--- Dataset extract ---

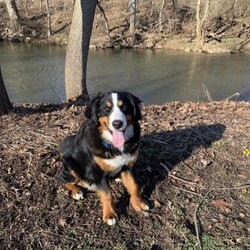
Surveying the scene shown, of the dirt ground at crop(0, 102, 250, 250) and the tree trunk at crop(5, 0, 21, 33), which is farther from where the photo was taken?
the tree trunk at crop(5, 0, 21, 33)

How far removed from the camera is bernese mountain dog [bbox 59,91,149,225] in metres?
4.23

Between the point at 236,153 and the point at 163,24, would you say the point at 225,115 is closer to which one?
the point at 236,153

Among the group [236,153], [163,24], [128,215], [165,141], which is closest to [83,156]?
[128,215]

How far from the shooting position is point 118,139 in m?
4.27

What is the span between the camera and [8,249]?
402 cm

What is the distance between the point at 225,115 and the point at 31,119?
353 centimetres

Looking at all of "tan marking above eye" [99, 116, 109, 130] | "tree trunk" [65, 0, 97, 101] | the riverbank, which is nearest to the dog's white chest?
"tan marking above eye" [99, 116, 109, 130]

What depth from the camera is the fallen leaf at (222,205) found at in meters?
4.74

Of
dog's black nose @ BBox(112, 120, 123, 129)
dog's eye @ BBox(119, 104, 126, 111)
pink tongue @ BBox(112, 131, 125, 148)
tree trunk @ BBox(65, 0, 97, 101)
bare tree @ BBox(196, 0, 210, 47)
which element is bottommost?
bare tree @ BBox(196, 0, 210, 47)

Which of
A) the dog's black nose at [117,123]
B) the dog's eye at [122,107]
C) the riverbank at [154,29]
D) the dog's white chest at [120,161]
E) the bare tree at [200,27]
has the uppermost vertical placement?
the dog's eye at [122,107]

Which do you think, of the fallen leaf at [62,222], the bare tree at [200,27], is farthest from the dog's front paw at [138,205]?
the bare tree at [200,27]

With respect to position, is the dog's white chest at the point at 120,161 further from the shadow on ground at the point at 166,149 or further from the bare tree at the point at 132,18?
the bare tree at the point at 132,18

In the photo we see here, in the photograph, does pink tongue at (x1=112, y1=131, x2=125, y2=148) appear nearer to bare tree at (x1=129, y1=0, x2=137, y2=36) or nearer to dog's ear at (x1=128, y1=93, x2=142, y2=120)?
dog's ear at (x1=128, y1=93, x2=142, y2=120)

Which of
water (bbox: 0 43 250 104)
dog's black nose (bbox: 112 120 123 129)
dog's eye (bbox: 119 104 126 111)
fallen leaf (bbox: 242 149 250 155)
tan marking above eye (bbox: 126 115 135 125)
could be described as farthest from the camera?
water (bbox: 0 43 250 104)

---
--- Dataset extract ---

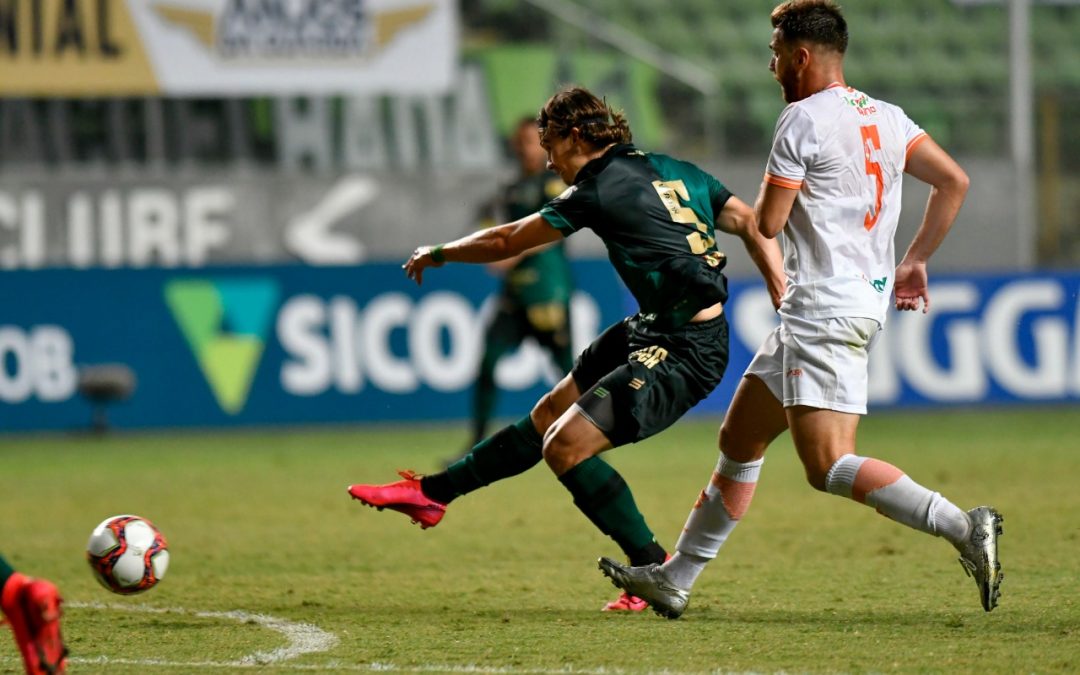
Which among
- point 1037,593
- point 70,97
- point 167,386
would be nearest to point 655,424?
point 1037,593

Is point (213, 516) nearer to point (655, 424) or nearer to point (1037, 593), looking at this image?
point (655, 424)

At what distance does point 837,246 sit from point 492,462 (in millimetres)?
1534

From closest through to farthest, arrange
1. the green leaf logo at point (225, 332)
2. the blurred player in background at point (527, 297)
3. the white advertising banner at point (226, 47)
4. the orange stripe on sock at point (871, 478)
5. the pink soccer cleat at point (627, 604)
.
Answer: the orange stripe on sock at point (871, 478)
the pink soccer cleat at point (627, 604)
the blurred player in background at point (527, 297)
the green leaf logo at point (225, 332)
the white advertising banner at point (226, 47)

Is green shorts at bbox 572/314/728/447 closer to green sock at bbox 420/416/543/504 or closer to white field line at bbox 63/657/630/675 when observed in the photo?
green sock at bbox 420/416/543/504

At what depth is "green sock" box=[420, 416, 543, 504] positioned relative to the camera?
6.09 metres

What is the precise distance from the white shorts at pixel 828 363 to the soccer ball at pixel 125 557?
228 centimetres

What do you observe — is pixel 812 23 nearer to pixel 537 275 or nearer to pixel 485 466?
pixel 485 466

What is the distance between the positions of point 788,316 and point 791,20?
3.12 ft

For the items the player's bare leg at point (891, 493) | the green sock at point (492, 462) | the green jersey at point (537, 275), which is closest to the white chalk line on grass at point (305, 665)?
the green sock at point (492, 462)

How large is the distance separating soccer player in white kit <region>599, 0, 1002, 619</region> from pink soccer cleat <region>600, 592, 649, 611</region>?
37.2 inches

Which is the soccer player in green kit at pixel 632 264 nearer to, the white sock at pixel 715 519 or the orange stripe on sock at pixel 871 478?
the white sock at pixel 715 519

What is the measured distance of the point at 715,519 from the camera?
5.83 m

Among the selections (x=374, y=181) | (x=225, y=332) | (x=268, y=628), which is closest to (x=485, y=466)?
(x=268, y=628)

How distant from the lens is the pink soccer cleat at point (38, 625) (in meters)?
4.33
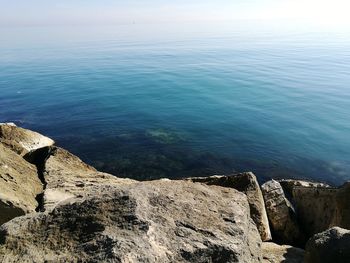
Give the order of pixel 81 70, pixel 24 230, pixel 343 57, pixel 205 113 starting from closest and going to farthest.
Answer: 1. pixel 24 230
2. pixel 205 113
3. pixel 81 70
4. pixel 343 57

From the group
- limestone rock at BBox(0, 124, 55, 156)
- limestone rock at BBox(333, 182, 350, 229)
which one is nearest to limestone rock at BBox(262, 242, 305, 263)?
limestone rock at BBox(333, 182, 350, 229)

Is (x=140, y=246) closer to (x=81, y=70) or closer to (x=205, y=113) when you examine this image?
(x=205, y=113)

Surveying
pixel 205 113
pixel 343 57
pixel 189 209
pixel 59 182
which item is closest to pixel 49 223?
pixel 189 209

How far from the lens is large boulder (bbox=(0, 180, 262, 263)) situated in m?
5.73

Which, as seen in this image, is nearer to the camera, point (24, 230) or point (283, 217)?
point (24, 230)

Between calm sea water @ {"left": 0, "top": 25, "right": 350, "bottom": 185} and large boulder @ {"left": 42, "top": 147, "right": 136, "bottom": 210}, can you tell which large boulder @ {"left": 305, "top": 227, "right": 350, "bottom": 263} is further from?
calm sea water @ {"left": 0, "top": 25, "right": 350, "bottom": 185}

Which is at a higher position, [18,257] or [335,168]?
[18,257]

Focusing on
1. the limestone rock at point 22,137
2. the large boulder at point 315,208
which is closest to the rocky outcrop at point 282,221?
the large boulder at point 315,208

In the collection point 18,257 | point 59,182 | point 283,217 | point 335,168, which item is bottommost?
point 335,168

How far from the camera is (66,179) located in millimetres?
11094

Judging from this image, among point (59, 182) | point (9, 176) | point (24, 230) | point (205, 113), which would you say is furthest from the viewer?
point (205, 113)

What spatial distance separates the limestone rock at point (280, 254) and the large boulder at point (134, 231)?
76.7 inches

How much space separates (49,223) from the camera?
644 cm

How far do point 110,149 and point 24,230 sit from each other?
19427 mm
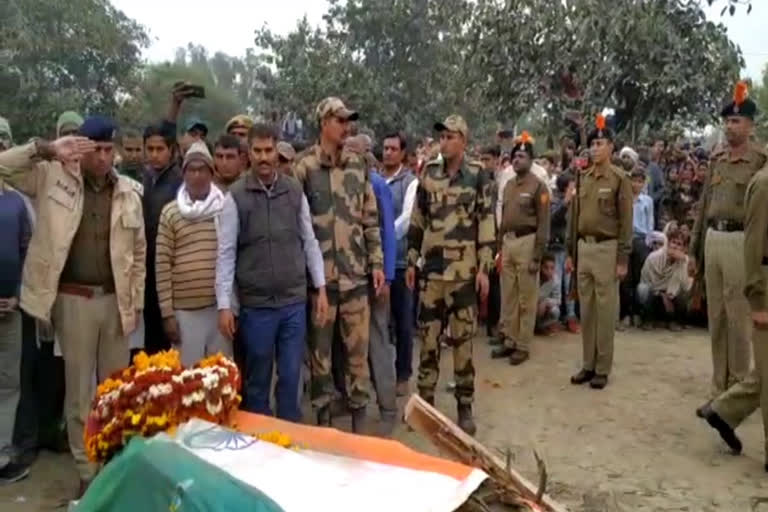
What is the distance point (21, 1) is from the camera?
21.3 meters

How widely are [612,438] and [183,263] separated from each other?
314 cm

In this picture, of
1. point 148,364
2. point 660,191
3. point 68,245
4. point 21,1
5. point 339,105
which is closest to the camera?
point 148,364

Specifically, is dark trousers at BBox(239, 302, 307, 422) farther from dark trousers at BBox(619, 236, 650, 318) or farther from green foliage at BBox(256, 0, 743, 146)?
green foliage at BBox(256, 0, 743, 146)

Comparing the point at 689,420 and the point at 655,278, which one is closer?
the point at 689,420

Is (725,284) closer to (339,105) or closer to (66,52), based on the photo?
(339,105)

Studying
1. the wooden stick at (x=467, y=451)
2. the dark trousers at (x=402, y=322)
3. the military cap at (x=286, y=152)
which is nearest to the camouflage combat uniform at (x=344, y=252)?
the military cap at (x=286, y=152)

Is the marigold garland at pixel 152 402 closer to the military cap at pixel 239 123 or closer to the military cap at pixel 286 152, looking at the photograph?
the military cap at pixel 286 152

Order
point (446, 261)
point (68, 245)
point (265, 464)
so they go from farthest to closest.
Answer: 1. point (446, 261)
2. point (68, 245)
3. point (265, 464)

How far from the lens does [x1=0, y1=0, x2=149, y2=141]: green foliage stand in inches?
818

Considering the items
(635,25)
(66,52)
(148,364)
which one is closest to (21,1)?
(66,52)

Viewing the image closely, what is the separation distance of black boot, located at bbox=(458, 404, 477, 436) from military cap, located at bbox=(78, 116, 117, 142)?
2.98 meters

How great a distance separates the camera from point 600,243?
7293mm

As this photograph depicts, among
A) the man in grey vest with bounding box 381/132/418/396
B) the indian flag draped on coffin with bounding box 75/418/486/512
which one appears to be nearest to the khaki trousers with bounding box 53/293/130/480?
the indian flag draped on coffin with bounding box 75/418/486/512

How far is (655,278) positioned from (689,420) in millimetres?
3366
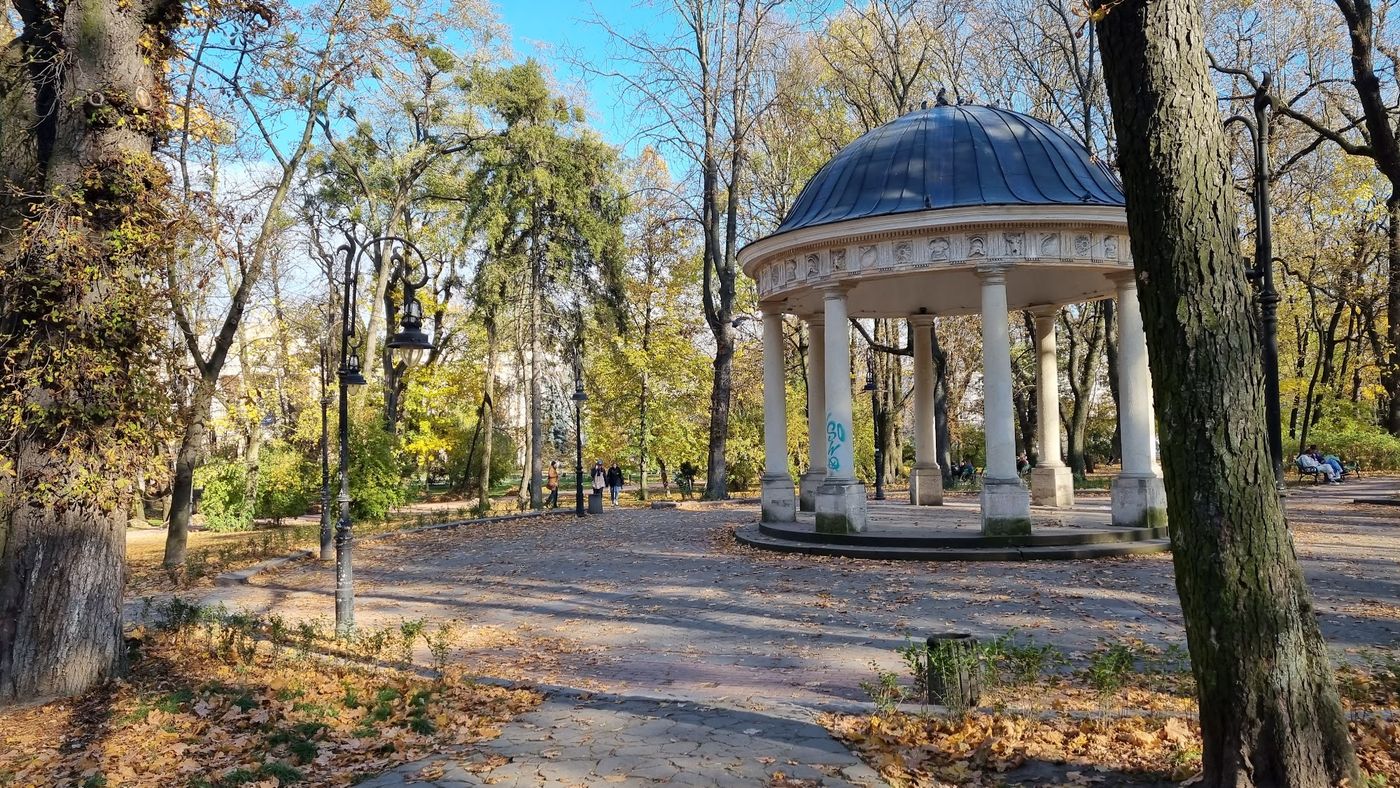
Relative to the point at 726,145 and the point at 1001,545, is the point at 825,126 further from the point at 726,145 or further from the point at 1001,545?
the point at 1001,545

---
--- Dataset extract ---

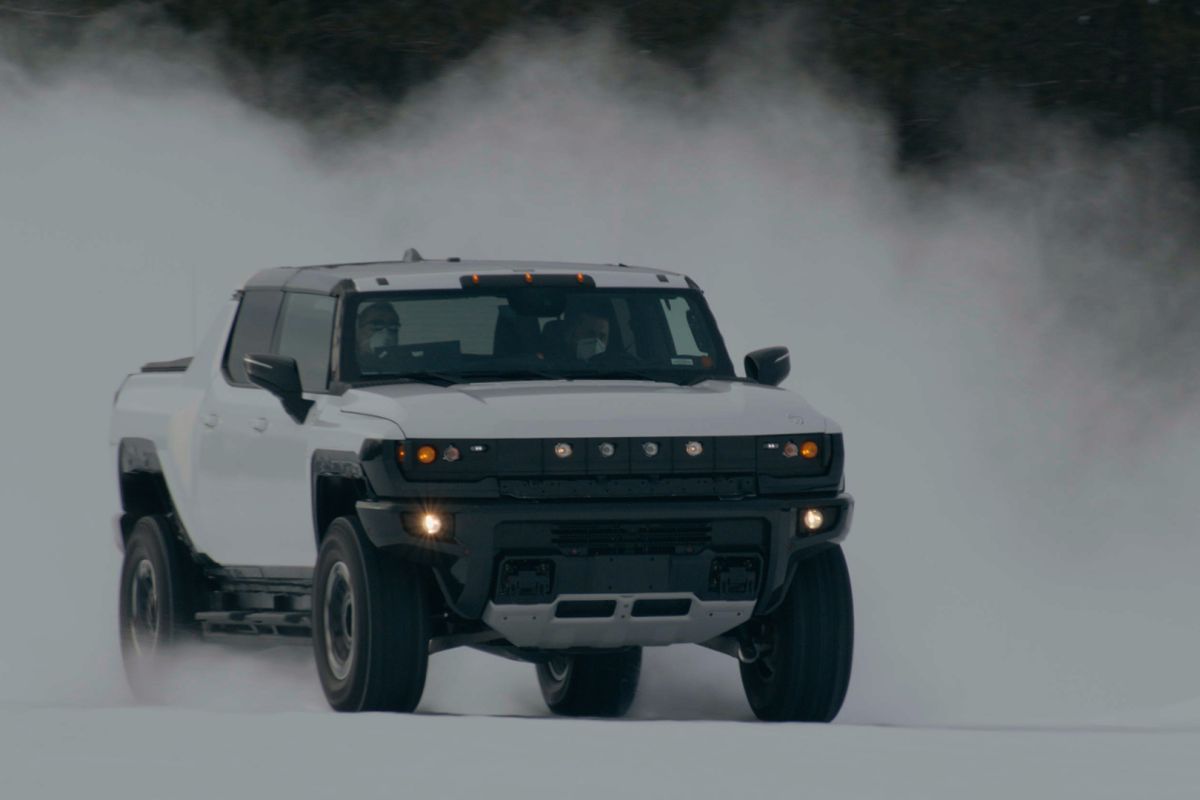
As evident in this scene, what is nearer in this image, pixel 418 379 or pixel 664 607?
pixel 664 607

---

The request:
Please put the rows into a JSON list of strings with one string per line, starting at the line that contains "How widely are" and stopping after the line that contains "2.98 meters". Leave out any blank lines.

The answer:
[
  "How widely are [612,438] and [183,263] separated from each other?",
  "314 cm",
  "In this picture, of",
  "1. point 148,364",
  "2. point 660,191",
  "3. point 68,245",
  "4. point 21,1",
  "5. point 339,105",
  "which is closest to the camera?",
  "point 148,364",
  "Specifically, is dark trousers at BBox(239, 302, 307, 422) farther from dark trousers at BBox(619, 236, 650, 318) or farther from green foliage at BBox(256, 0, 743, 146)?",
  "green foliage at BBox(256, 0, 743, 146)",
  "Comparing the point at 689,420 and the point at 655,278, which one is closer?",
  "the point at 689,420",
  "Is (725,284) closer to (339,105) or closer to (66,52), based on the photo?",
  "(339,105)",
  "Studying",
  "1. the wooden stick at (x=467, y=451)",
  "2. the dark trousers at (x=402, y=322)",
  "3. the military cap at (x=286, y=152)",
  "which is nearest to the camouflage combat uniform at (x=344, y=252)?",
  "the military cap at (x=286, y=152)",
  "Is the marigold garland at pixel 152 402 closer to the military cap at pixel 239 123 or closer to the military cap at pixel 286 152, looking at the photograph?",
  "the military cap at pixel 286 152",
  "Order",
  "point (446, 261)",
  "point (68, 245)",
  "point (265, 464)",
  "so they go from farthest to closest.",
  "Answer: 1. point (446, 261)",
  "2. point (68, 245)",
  "3. point (265, 464)",
  "How far from the lens does [x1=0, y1=0, x2=149, y2=141]: green foliage stand in inches?",
  "818",
  "Considering the items",
  "(635,25)",
  "(66,52)",
  "(148,364)",
  "which one is closest to (21,1)?",
  "(66,52)",
  "Viewing the image closely, what is the separation distance of black boot, located at bbox=(458, 404, 477, 436) from military cap, located at bbox=(78, 116, 117, 142)?",
  "2.98 meters"
]